FWIW ${.CURDIR:H:H} results in much neater paths than
${.CURDIR}/../..

lidl updated this revision to Diff 16967.May 27 2016, 4:08 AM
lidl updated this object.
lidl edited edge metadata.
lidl marked an inline comment as done.

Updated to address review comments.

Add copyright headers to FreeBSD Foundation where needed.

rpaulo accepted this revision.May 27 2016, 7:20 PM
rpaulo edited edge metadata.
rpaulo added inline comments.
libexec/Makefile
8 ↗(On Diff #16967)

I think we tend to avoid '-' in variable names.

share/mk/src.libnames.mk
182 ↗(On Diff #16967)

Remove empty space.

This revision is now accepted and ready to land.May 27 2016, 7:20 PM
lidl added inline comments.May 27 2016, 8:06 PM
libexec/Makefile
8 ↗(On Diff #16967)

It's not my exact preference either, but there's the existence proof of both "_rtld-elf" and "_tftp-proxy" in the same list of variables. So it's already being done. (Perhaps it should be undone, but that would be a different set of patches.)

I was pretty careful to make sure that I wasn't adding something that did not match the existing code.

share/mk/src.libnames.mk
182 ↗(On Diff #16967)

I'm torn about doing this. The code above (setting _LIBRARIES) ends the same way, with a trailing backslash, and the obligatory blank line. As does the code below my addition (appending to _LIBRARIES for MK_OFED). Another trailing backslash and followed by a blank line.

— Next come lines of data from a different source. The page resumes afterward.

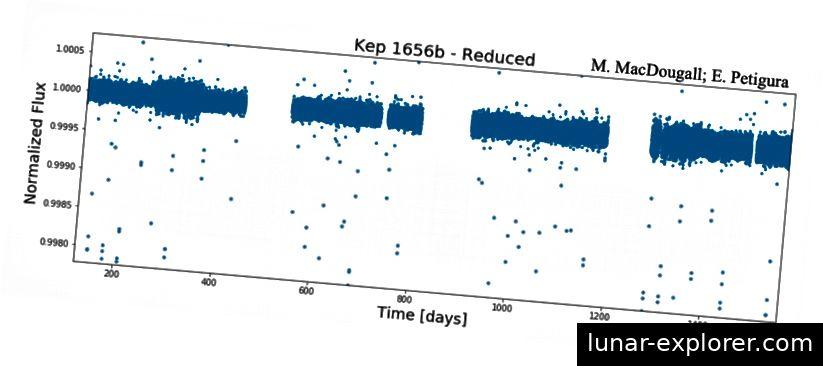 Abbildung 5. Beispiel einer reduzierten Lichtkurve für Kepler 1656b mit normalisiertem Fluss und periodischem Dimmen. Bildnachweis: M. MacDougall; E. Petigura; Brady et al. 2018.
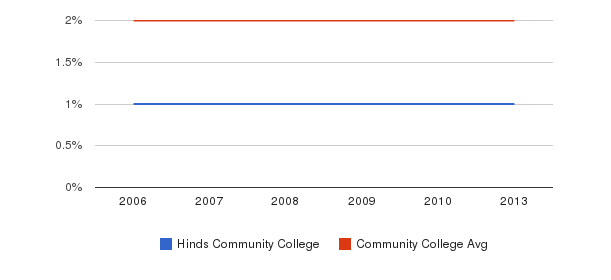 Hinds Community College Asian&nbsp(2006-2013)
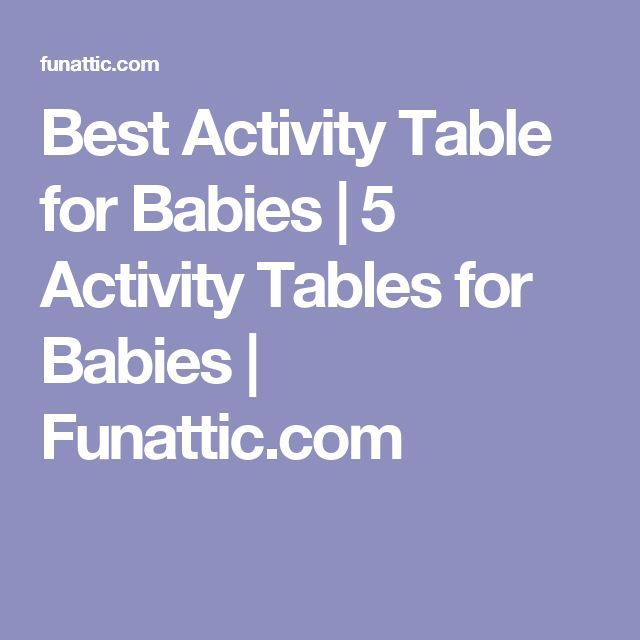 Best Activity Table for Babies | 5 Activity Tables for Babies | Funattic.com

So, violate the style of the surrounding code, or leave the blank line and match the style? I left the blank line to match the existing style.

sjg added inline comments.May 28 2016, 2:00 AM
etc/periodic/security/520.pfdenied
48 ↗(On Diff #16967)

fwiw there is no need to comment blacklistd

lidl added inline comments.May 28 2016, 4:11 AM
etc/periodic/security/520.pfdenied
48 ↗(On Diff #16967)

Fixed in my local repository, will be fixed when I post the next review update / commit the code.

This revision was automatically updated to reflect the committed changes.